Entries on spatial positioning
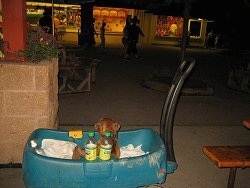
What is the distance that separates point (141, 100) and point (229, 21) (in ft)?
55.0

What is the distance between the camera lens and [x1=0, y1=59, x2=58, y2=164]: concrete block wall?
151 inches

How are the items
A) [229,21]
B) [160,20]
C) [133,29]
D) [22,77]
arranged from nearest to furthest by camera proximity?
1. [22,77]
2. [133,29]
3. [229,21]
4. [160,20]

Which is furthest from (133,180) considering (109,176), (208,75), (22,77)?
(208,75)

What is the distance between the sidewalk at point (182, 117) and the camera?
4.21 metres

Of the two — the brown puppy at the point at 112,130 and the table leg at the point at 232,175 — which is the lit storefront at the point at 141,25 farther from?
the table leg at the point at 232,175

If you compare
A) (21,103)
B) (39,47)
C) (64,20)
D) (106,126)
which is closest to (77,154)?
(106,126)

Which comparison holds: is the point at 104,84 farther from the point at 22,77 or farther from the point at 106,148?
the point at 106,148

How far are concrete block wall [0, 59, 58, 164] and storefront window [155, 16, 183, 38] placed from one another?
78.8ft

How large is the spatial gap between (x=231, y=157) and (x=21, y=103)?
8.79 ft

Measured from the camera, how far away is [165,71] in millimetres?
10531

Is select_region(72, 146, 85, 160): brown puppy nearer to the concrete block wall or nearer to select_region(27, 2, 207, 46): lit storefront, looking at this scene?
the concrete block wall

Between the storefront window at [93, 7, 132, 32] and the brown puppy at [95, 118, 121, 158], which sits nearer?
the brown puppy at [95, 118, 121, 158]

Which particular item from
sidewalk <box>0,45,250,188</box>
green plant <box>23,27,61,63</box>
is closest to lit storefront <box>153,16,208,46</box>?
sidewalk <box>0,45,250,188</box>

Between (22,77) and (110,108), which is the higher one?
(22,77)
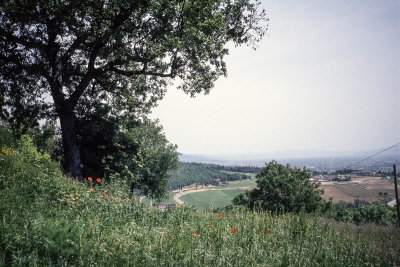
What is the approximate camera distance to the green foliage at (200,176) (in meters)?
126

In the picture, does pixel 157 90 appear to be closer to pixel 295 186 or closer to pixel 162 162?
pixel 162 162

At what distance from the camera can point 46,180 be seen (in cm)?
624

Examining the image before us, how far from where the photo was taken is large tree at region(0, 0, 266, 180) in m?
10.3

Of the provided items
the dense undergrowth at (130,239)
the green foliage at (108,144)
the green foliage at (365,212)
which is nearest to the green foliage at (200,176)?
the green foliage at (365,212)

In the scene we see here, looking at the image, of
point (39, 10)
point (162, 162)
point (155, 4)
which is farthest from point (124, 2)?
point (162, 162)

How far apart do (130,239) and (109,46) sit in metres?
10.4

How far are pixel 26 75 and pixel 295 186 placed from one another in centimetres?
3816

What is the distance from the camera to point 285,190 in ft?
122

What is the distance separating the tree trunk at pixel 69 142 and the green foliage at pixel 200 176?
4140 inches

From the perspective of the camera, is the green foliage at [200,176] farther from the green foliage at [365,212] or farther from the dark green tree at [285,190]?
the dark green tree at [285,190]

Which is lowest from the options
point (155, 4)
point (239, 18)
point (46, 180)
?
point (46, 180)

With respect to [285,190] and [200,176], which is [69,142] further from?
[200,176]

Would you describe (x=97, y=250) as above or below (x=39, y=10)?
below

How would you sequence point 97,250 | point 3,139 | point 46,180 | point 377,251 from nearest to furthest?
point 97,250
point 377,251
point 46,180
point 3,139
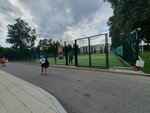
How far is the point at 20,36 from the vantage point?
90.1 metres

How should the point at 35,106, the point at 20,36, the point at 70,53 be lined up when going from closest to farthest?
1. the point at 35,106
2. the point at 70,53
3. the point at 20,36

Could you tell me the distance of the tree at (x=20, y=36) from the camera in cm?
8962

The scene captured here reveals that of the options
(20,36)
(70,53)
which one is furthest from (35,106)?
(20,36)

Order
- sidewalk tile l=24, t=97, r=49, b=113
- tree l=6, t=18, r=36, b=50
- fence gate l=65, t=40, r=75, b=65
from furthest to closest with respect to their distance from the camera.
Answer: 1. tree l=6, t=18, r=36, b=50
2. fence gate l=65, t=40, r=75, b=65
3. sidewalk tile l=24, t=97, r=49, b=113

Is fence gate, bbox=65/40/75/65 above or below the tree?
below

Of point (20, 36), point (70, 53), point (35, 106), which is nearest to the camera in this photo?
point (35, 106)

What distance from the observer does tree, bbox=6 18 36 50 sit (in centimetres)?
8962

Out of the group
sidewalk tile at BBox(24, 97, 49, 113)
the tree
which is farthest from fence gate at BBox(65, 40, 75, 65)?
A: the tree

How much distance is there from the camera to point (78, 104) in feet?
22.4

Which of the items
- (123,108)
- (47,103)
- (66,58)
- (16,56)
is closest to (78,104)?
(47,103)

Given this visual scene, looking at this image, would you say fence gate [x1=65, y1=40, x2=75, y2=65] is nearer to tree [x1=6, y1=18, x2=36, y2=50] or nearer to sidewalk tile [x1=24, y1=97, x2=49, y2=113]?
sidewalk tile [x1=24, y1=97, x2=49, y2=113]

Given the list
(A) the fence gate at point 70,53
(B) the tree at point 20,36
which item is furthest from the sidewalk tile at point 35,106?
(B) the tree at point 20,36

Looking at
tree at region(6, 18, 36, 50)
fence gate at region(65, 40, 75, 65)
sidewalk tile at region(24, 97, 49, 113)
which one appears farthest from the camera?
tree at region(6, 18, 36, 50)

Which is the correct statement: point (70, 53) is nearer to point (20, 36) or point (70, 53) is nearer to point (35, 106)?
point (35, 106)
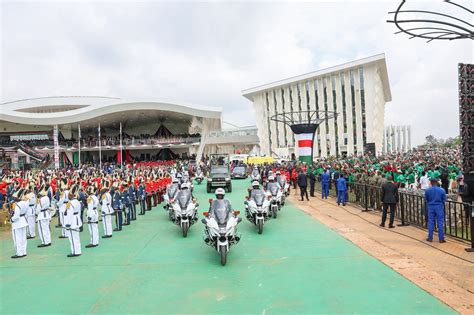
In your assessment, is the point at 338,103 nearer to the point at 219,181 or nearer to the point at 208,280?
the point at 219,181

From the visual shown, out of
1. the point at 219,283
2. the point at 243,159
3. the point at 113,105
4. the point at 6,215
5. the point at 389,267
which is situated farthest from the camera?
the point at 113,105

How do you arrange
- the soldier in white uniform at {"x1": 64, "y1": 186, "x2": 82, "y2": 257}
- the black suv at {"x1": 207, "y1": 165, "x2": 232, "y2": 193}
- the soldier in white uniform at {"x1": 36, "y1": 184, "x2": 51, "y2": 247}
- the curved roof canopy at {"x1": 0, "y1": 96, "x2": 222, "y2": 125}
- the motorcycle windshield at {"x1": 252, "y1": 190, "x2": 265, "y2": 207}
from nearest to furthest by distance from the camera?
1. the soldier in white uniform at {"x1": 64, "y1": 186, "x2": 82, "y2": 257}
2. the soldier in white uniform at {"x1": 36, "y1": 184, "x2": 51, "y2": 247}
3. the motorcycle windshield at {"x1": 252, "y1": 190, "x2": 265, "y2": 207}
4. the black suv at {"x1": 207, "y1": 165, "x2": 232, "y2": 193}
5. the curved roof canopy at {"x1": 0, "y1": 96, "x2": 222, "y2": 125}

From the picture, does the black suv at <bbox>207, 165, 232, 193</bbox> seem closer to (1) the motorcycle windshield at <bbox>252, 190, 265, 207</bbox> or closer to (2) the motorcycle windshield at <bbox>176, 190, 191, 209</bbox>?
(1) the motorcycle windshield at <bbox>252, 190, 265, 207</bbox>

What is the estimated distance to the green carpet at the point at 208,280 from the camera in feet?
18.2

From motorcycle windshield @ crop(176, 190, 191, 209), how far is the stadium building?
39.2m

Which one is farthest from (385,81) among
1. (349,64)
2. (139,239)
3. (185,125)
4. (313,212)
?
(139,239)

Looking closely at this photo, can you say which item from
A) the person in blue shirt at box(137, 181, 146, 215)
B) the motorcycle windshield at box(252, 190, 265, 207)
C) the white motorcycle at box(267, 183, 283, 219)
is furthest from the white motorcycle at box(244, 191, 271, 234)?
the person in blue shirt at box(137, 181, 146, 215)

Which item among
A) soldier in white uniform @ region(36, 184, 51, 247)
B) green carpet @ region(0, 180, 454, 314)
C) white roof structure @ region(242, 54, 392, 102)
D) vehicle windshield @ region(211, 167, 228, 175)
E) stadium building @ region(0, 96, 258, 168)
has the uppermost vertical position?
white roof structure @ region(242, 54, 392, 102)

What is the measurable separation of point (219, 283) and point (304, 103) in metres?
58.0

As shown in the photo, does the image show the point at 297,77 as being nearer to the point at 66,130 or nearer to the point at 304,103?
the point at 304,103

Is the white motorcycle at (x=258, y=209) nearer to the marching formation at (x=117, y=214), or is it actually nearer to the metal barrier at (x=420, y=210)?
the marching formation at (x=117, y=214)

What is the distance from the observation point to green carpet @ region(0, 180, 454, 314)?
554 cm

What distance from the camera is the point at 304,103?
204 feet

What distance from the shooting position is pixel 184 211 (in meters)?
10.8
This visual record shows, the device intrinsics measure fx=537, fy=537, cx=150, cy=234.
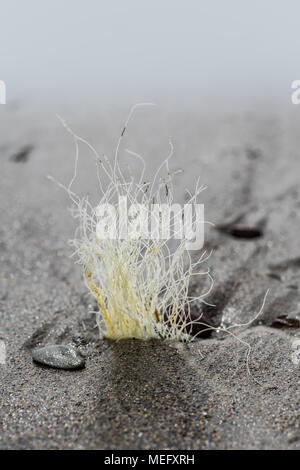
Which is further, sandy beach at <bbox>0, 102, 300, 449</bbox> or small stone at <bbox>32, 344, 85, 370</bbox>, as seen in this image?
small stone at <bbox>32, 344, 85, 370</bbox>

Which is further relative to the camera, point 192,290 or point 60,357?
point 192,290

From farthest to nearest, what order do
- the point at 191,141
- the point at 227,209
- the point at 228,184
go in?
the point at 191,141 → the point at 228,184 → the point at 227,209

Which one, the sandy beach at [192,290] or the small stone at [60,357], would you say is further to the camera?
the small stone at [60,357]

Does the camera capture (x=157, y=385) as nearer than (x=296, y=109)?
Yes

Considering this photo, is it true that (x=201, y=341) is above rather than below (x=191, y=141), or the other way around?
below
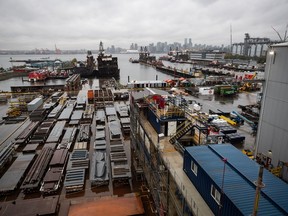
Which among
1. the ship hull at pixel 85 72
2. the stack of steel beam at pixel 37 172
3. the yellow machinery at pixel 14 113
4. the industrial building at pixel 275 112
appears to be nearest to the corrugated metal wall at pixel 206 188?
the industrial building at pixel 275 112

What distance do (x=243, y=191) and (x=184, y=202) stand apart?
3.54m

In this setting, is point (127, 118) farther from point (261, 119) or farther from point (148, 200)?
point (261, 119)

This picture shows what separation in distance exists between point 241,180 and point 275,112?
10.1m

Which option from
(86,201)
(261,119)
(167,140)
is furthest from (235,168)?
(86,201)

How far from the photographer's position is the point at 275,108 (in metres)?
17.6

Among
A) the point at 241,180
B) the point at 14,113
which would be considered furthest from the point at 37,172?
the point at 14,113

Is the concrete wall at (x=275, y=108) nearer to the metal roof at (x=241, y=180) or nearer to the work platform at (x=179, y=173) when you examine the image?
the metal roof at (x=241, y=180)

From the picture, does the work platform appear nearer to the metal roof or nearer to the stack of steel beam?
the metal roof

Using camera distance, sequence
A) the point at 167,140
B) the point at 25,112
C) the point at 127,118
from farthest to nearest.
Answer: the point at 25,112 < the point at 127,118 < the point at 167,140

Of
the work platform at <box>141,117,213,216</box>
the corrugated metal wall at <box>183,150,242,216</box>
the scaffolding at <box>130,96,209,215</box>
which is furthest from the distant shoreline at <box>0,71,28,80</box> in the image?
the corrugated metal wall at <box>183,150,242,216</box>

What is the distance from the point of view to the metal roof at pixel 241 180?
28.9 feet

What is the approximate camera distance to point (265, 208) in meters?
8.70

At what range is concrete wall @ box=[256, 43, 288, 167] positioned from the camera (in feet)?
54.4

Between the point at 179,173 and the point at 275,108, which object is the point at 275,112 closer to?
the point at 275,108
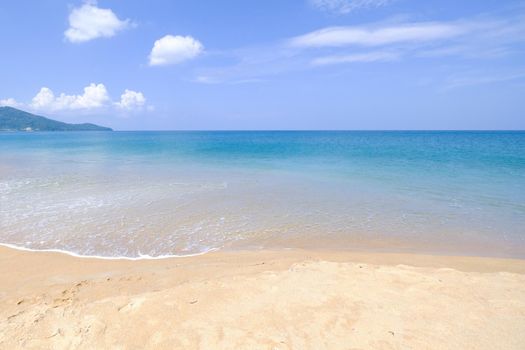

▶ **Exercise objective**
Report every line of the entries above that contains the word "work".

▶ **The result**
Is the concrete wall at (x=275, y=108) nearer to the metal roof at (x=241, y=180) or nearer to the work platform at (x=179, y=173) when you examine the image?
From the picture, does the work platform appear nearer to the metal roof or nearer to the stack of steel beam?
the work platform at <box>141,117,213,216</box>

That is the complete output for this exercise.